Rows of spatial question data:

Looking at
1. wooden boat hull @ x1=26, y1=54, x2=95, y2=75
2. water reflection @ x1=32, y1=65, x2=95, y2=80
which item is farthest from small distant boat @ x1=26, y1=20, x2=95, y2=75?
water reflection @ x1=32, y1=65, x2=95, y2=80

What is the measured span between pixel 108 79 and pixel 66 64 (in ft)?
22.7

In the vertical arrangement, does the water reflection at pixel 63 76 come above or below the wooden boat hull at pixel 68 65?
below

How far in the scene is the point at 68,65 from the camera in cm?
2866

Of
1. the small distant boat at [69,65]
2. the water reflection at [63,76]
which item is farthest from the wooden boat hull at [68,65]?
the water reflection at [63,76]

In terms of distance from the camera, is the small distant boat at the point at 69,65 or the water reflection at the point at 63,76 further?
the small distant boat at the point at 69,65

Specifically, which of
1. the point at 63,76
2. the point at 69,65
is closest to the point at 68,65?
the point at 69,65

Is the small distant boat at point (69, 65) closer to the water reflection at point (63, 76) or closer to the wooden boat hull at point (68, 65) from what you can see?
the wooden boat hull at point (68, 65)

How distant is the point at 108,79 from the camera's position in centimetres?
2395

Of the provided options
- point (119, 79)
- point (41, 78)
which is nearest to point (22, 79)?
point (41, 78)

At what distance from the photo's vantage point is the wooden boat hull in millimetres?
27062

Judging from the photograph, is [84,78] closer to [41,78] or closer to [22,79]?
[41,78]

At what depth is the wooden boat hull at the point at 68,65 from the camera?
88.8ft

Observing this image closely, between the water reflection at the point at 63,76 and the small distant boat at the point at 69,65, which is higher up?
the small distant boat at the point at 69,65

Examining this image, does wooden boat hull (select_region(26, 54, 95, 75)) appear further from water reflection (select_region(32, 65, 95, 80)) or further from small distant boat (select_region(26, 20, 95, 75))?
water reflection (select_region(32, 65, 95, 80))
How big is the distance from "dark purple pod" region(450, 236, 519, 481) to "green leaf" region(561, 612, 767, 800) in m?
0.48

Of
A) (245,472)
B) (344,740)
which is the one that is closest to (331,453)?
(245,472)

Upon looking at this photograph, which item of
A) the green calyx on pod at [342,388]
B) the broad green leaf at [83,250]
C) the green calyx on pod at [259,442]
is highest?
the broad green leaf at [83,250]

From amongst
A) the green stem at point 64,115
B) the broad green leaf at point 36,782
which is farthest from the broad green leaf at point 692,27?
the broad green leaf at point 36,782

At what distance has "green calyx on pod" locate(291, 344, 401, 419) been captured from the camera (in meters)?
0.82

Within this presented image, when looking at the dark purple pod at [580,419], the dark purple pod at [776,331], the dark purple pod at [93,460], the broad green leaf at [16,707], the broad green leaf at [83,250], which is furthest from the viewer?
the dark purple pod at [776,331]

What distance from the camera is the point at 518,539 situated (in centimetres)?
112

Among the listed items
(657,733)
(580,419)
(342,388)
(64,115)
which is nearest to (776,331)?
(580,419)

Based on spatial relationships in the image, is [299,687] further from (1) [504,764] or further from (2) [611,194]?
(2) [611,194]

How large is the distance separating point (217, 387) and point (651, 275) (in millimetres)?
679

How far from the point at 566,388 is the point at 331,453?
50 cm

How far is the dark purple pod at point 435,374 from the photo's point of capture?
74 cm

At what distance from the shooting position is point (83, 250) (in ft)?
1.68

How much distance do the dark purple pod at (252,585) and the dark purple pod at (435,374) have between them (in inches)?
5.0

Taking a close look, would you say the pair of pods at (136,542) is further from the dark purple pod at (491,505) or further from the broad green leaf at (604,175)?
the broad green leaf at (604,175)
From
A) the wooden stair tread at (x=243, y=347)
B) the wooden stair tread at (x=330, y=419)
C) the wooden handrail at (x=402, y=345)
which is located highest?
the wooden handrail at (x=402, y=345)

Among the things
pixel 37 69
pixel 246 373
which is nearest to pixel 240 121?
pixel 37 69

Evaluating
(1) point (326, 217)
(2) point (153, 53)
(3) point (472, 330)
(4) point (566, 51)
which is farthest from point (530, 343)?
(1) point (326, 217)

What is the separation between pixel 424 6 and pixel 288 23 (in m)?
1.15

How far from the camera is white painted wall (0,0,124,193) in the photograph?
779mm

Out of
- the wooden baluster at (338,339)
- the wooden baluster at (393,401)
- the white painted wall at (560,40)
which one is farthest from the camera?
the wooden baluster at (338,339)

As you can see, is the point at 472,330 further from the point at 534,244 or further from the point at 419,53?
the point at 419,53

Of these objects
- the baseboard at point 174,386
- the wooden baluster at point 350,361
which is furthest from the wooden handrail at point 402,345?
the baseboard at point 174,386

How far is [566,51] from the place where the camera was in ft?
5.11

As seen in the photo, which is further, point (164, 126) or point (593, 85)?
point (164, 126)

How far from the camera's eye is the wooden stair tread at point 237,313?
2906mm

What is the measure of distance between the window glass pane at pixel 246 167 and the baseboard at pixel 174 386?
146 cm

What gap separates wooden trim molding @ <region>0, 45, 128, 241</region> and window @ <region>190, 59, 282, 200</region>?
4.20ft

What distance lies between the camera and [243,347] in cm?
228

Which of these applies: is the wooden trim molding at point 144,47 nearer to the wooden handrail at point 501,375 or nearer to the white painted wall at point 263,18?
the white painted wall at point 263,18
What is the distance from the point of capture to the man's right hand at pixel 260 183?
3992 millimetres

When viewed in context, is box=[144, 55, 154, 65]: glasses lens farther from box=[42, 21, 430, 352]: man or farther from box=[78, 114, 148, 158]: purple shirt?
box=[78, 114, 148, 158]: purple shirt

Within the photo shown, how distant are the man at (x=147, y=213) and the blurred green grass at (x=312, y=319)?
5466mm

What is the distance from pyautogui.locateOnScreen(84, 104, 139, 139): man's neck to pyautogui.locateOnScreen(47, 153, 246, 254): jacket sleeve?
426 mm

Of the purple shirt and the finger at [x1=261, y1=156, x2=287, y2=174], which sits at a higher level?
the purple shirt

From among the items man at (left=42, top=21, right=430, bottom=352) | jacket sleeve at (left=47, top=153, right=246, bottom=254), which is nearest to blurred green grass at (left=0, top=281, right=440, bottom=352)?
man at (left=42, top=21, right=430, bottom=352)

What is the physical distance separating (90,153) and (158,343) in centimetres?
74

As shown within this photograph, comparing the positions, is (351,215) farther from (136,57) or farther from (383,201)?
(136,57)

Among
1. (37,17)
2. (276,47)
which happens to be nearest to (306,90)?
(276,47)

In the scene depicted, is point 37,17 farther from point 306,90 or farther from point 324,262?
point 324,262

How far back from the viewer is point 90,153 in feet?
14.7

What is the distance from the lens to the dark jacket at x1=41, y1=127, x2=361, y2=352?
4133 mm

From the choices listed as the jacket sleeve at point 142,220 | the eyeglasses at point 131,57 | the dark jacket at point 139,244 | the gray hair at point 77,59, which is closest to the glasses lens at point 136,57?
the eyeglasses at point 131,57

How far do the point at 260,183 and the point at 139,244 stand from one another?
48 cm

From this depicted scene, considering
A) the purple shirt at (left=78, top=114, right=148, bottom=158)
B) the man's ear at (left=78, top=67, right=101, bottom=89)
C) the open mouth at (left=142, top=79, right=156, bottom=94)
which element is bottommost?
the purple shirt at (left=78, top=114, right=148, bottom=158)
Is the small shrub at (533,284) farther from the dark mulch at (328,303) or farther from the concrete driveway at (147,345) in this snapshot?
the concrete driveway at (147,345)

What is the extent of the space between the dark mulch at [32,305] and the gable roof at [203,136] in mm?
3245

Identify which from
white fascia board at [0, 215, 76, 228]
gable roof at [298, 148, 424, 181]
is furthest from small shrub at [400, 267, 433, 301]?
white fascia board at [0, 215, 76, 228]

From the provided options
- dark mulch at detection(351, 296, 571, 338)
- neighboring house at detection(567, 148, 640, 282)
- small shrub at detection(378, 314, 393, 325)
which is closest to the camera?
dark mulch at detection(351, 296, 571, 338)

Task goal: The line containing "From this depicted scene, considering" and every line after it, through the end of the records, should be repeated exactly and alone.

Solution for this problem:
From this depicted scene, considering
A) the purple shirt at (left=78, top=114, right=148, bottom=158)
B) the man's ear at (left=78, top=67, right=101, bottom=89)
C) the open mouth at (left=142, top=79, right=156, bottom=94)
which element is bottommost?
the purple shirt at (left=78, top=114, right=148, bottom=158)
Is the small shrub at (533,284) farther from the dark mulch at (328,303) or farther from the concrete driveway at (147,345) in this snapshot?
the concrete driveway at (147,345)

What is the extent of the space between the dark mulch at [32,305] and the gable roof at [203,136] in mm?
3245

Identify which from
white fascia board at [0, 215, 76, 228]
gable roof at [298, 148, 424, 181]
is furthest from small shrub at [400, 267, 433, 301]?
white fascia board at [0, 215, 76, 228]

From the provided options
- dark mulch at detection(351, 296, 571, 338)
- neighboring house at detection(567, 148, 640, 282)
- small shrub at detection(378, 314, 393, 325)
which is closest to the camera?
dark mulch at detection(351, 296, 571, 338)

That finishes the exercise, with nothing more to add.